How do schools across Maryland celebrate exceptionally warm days in late November? With fire drills, of course! Evergreen, like all schools, is required to have one fire drill per month. It was 62 degrees this morning… so out we went.
But at Evergreen, being in nature is not relegated only to fair weather or fire drills. Understanding the natural world is an integral part of our curriculum. Cynthia Brunold-Conesa, a Montessori teacher wrote, “Just as the real world is a vast interrelated network of living organisms and natural objects, ecological principles are integrated into lessons, activities, and projects. Emphasis on the natural world, and our place within it, is a central theme.” Evergreen students learn to appreciate the beauty and wonder of their world, and to see the inter-relatedness of life. Today in the Rain Garden, Mrs. Liotta worked with a group of children removing some invasive plants while another group looked on from the sandbox.
As my family and I rode our bikes across the Capital Crescent Trail to the Georgetown Branch Trail yesterday, we relished the last gasp of glorious fall. Will we still appreciate the splendor of nature during the inevitable sleet of winter?
Here is something you will not see next Friday morning: a door-buster sale on children’s picture books. Why? Because interest in these books—even your awesome childhood favorites, like those of Seuss, Silverstein and Sendak—can’t seem to compete In a world of Kindles and Ipads. Without Borders in Silver Spring, finding great children’s books is becoming nearly impossible. Even the publishing giant Scholastic is releasing 10% fewer new titles each year. And the Barnes and Noble in Bethesda has wrapped its children’s book area with a toy department.
What a loss for children! Picture books have been proven to build early literacy through their combination of pictures and text. These books have more sophisticated vocabulary than children’s chapter books. And they encourage parent-child reading time better than anything on a computer screen.
A New York Times article by Julie Bosman from last October lamented the decline. According to Bosman, “Literacy experts are quick to say that picture books are not for dummies. Publishers praise the picture book for the particular way it can develop a child’s critical thinking skills.”
The article continues, “’To some degree, picture books force an analog way of thinking,” said Karen Lotz, the publisher of Candlewick Press in Somerville, Mass. “From picture to picture, as the reader interacts with the book, their imagination is filling in the missing themes.’”
All is not lost.

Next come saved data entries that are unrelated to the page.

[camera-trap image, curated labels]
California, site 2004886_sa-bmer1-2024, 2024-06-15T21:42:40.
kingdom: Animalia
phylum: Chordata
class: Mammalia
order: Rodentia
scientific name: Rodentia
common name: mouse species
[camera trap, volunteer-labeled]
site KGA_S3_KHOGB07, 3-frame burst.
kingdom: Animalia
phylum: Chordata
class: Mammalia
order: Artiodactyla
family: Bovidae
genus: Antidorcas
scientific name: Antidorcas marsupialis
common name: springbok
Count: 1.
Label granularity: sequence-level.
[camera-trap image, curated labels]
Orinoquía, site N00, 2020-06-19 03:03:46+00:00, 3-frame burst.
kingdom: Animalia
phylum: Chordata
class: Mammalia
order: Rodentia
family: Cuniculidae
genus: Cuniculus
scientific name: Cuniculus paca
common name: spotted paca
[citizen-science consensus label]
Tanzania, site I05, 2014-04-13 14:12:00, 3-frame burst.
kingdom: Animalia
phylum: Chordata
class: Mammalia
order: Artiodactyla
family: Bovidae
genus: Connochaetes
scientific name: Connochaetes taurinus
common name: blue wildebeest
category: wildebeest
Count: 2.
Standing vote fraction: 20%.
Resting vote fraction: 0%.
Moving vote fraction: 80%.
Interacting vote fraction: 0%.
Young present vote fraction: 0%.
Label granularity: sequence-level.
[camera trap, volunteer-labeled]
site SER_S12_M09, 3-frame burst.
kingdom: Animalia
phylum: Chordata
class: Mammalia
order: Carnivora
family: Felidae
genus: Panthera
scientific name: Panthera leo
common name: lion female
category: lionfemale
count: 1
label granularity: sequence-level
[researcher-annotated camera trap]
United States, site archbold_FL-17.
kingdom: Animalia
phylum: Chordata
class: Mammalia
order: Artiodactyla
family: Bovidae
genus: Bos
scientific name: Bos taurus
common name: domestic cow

If you are inclined to bust a bookstore door next week or even order online, you may be able to find some of my all time favorites, still in print. And maybe yours, too. Please share: let me know your favorite picture book titles in the comment box. Here are mine:
Milo’s Hat Trick, Jon Agee
The Incredible Painting of Felix Clousseau, Jon Agee
Miss Nelson Is Missing! Harry Allard and James Marshall
Strega Nona, Tomie dePaola
Sylvester and the Magic Pebble, William Steig
Brave Irene, William Steig
Doctor DeSoto, William Steig
King Bidgood’s In the Bathtub, Audrey and Don Wood
Lon Po Po: A Red-Riding Hood Story from China, Ed Young
Rapunzel, Paul O. Zelenski
Imagine looking in a mirror and seeing a large pimple on your forehead. How long will your eyes linger on that single blemish? Shouldn’t your eyes spend time admiring the clearness of the rest of your face? Or appreciating the intellect of the brain that sits behind that skin-deep zit?
What is it about human nature that makes it so difficult to appreciate the goodness and beauty that surround us? For whatever reason, it seems, Thanksgiving can feel like an unnatural act.
Like many people, I spend more time thinking about what needs fixing, rather than enjoying what works well. And that is too bad. So let’s give thanks for the idea of Thanksgiving—and for the abundance in our lives and in our country. Thanks for our children and our children’s teachers.
One of the joys of spending time in a school like Evergreen is watching children completely immersed in learning. Evergreen parents saw that intensity of concentration during recent classroom observation days. On these days, parents are invited in to watch the classroom in action. While it takes considerable restraint to sit and quietly observe without intervening, interrupting or disrupting—the act of observation is key. This is how we come to know each child. And by understanding the child’s interests, needs, and ability, we are able to provide the right instruction, direction and support.
What were our parents looking for on observation day? What did they want to find out? They focused on three things: was their child (1) engaged in learning, (2) demonstrating growth, and (3) enjoying his or her experience? These three simple questions, in a nutshell, are our highest goals—concentrated effort, progress and passion for learning. It’s a beautiful thing to see.